Week 6 Discussion Section

Phillip Keung

Biostat 511

Objectives
• Solve specific probability problems
• Step-by-step demonstrations
• Translating questions (English) into events and random variables (probability)
• Applications of the probability rules (multiplication, total probability, conditional) and conditions like independence and mutually exclusive events (when appropriate)
• Computing probabilities, quantiles and perform basic problem solving for continuous random variables (using the normal distribution, in particular)

Biostat 511

Glaucoma & Diabetes

[From Activity 5, #8]

For a particular population, the lifetime probability of contracting glaucoma is approximately 0.007 and the lifetime probability of contracting diabetes is 0.020. A research study finds (for a sample population) that the probability of contracting both of these diseases in a lifetime is 0.0008.

Questions:

What is the lifetime probability of contracting either glaucoma or diabetes?

What is the lifetime probability of contracting diabetes for a person who already has glaucoma?

What is the lifetime probability of contracting glaucoma for a person who already has diabetes?

On the basis of the information given, one can conclude that contracting diabetes and glaucoma (are/are not) independent.

Biostat 511

Glaucoma & Diabetes

To begin:

[Step 1:] Translate the information (from English) provided into events (for probability).

Events:

Let G = the event that a person contracts glaucoma

D = the event that a person contracts diabetes

[Step 2:] Detail all other information provided in the description.

P(G) = 0.007

P(D) = 0.020

P(G , D) = 0.0008

Are G and D mutually exclusive?

Biostat 511

Glaucoma & Diabetes

[Step 3:] Now translate each question (from English) into events using the information provided, using relations like “and”, “or” and “given”.

(a) What is the lifetime probability of contracting either glaucoma or diabetes?

Is equivalent to finding P(G or D).

[Step 4:] Determine which rule to apply to solve P(G or D).

Which one?

Why do we subtract P(G, D)?

P(G or D) = P(G) + P(D) – P(G , D)

Biostat 511

Glaucoma & Diabetes

[Step 5:] We have all the information we need to solve the problem

P(G or D)= P(G) + P(D) – P(G , D)

= 0.007 + 0.020 - 0.0008

= 0.0278.

To recap, we

1. Translate the problem information into events

2. Detail all relevant information about the problem into events

3. Translated the question information into events (using “or”)

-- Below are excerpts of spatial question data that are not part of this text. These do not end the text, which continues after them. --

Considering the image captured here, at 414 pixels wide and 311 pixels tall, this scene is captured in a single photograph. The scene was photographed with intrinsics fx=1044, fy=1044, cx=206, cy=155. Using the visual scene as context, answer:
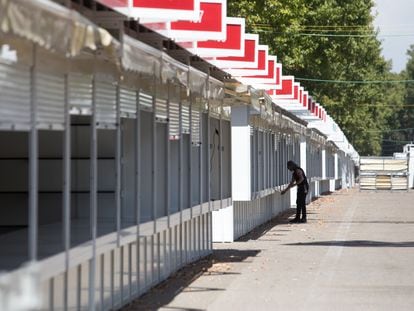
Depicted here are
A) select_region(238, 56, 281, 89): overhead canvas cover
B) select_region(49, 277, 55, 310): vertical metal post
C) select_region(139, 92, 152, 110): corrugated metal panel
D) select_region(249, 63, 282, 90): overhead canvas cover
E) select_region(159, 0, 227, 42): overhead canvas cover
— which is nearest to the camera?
select_region(49, 277, 55, 310): vertical metal post

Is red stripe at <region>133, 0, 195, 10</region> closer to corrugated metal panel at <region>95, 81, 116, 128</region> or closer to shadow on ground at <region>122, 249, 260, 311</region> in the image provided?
corrugated metal panel at <region>95, 81, 116, 128</region>

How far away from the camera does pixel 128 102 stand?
34.4 feet

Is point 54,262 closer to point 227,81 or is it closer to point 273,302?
point 273,302

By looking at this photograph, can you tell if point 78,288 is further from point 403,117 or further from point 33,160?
point 403,117

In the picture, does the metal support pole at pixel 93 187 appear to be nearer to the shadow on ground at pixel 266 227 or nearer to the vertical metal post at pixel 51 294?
the vertical metal post at pixel 51 294

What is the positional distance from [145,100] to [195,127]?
11.5ft

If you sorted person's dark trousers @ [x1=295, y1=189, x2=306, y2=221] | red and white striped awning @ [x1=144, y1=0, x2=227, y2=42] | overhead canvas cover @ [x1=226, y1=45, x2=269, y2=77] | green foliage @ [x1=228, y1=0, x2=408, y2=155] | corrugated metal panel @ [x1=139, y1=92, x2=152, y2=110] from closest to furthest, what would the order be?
1. corrugated metal panel @ [x1=139, y1=92, x2=152, y2=110]
2. red and white striped awning @ [x1=144, y1=0, x2=227, y2=42]
3. overhead canvas cover @ [x1=226, y1=45, x2=269, y2=77]
4. person's dark trousers @ [x1=295, y1=189, x2=306, y2=221]
5. green foliage @ [x1=228, y1=0, x2=408, y2=155]

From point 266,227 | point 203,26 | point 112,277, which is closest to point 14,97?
point 112,277

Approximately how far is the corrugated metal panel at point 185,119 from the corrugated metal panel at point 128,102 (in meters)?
2.93

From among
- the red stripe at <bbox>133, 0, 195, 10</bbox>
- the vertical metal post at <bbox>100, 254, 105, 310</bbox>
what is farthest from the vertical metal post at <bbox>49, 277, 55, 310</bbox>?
the red stripe at <bbox>133, 0, 195, 10</bbox>

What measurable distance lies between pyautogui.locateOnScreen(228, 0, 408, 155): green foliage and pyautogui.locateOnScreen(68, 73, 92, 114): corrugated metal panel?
3135 centimetres

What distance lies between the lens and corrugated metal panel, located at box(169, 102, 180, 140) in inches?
512

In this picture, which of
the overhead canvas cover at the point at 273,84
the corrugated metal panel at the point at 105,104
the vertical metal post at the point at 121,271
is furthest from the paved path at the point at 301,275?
the overhead canvas cover at the point at 273,84

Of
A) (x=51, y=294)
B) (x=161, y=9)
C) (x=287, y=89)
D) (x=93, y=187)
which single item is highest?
(x=287, y=89)
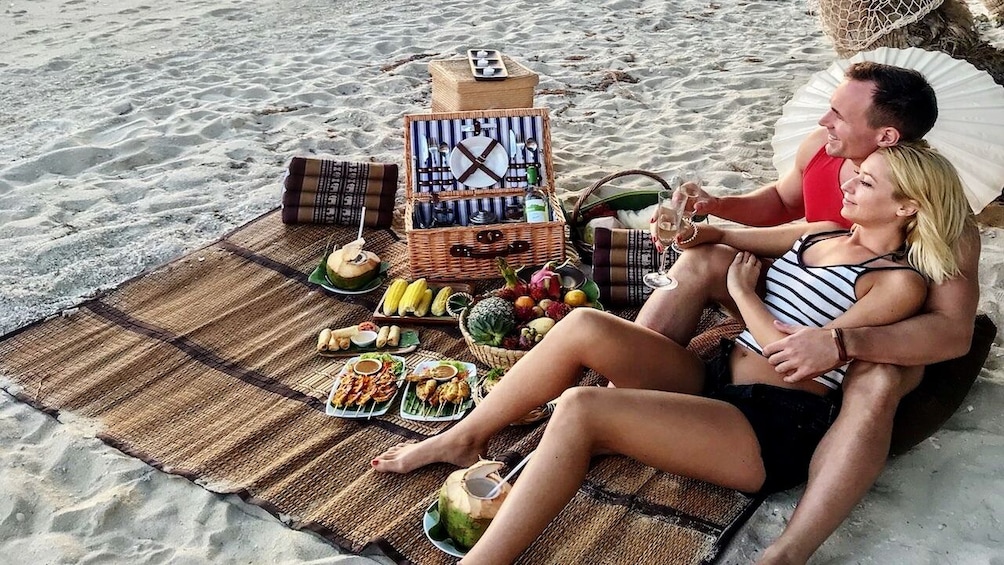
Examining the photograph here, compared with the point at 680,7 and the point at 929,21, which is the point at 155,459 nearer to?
the point at 929,21

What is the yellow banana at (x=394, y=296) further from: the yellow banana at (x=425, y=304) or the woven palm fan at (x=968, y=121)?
the woven palm fan at (x=968, y=121)

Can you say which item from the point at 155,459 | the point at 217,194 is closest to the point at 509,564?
the point at 155,459

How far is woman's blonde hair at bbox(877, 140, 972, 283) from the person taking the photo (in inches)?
93.5

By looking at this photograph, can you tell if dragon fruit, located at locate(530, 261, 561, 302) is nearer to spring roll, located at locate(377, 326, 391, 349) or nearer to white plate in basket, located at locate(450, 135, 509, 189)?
spring roll, located at locate(377, 326, 391, 349)

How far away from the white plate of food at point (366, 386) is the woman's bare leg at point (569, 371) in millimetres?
415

4. Determined which probability rules to apply (general addition)

5. Solved the problem

Let’s move to the next question, part (b) …

Biostat 511

Glaucoma & Diabetes

Part (b): We don’t need to redefine the problem [Step 1] or the information provided about the problem [Step 2]. We start with [Step 3]

[Step 3:] Translate part (b) from English to events using the relations “and”, “or” and “given.”

(b) What is the lifetime probability of contracting diabetes for a person who already has glaucoma?

Is equivalent to finding P(D | G).

[Step 4:] Which rule to apply to solve P(D | G)?

The conditional probability rule:

P(D | G) = P(D , G)/P(G)

= P(G , D)/P(G)

Why?

Biostat 511

Glaucoma & Diabetes

[Step 5:] We have all the information needed. Solve the problem

P(D | G) = P(D , G)/P(G)

= 0.0008/0.007

= 0.1143.

To recap

1. Translate the problem information into events

2. Detail all relevant information about the problem into events

3. Translated the question information into events (conditional prob.)

4. Determined which probability rules to apply (conditional prob.)

5. Solved the problem

Moving on to question (c) …

Biostat 511

Glaucoma & Diabetes

Starting at [Step 3]

[Step 3:] Translate English to our events using the relations “and”, “or” and “given”.

(c) What is the lifetime probability of contracting glaucoma for a person who already has diabetes?

Is equivalent to finding P(G | D).

[Step 4:] Which rule to apply to solve P(G | D)?

The conditional probability rule:

P(G | D) = P(G , D)/P(D)

[Step 5:] Solve the problem

P(G | D) = 0.0008/0.020 = 0.04.

Biostat 511

Glaucoma & Diabetes

Part (d)

[Steps 3 & 4:] Translation step of the question.

(d) Are contracting diabetes and glaucoma independent?

If they are independent, we know that any of the following will hold:

P(G , D) = P(G) x P(D)

P(D | G) = P(D)

P(G | D) = P(G)

[Step 5:] Solve the problem

We previously solved (c) for P(G | D); we already know P(G)

P(G | D) = 0.04; P(G) = 0.007.

Diabetes and glaucoma are NOT independent.

You can confirm using the other two conditions.

Biostat 511

Alzheimers Disease

Suppose an unrelated 77-year old man, 76-year old woman and 82-year old woman are selected from a community.

Questions:

What is the probability that all three individuals will have Alzheimer’s disease?

What is the probability that at least one of the women will have Alzheimer’s disease?

What the probability that at least one of the three people will have Alzheimer’s disease?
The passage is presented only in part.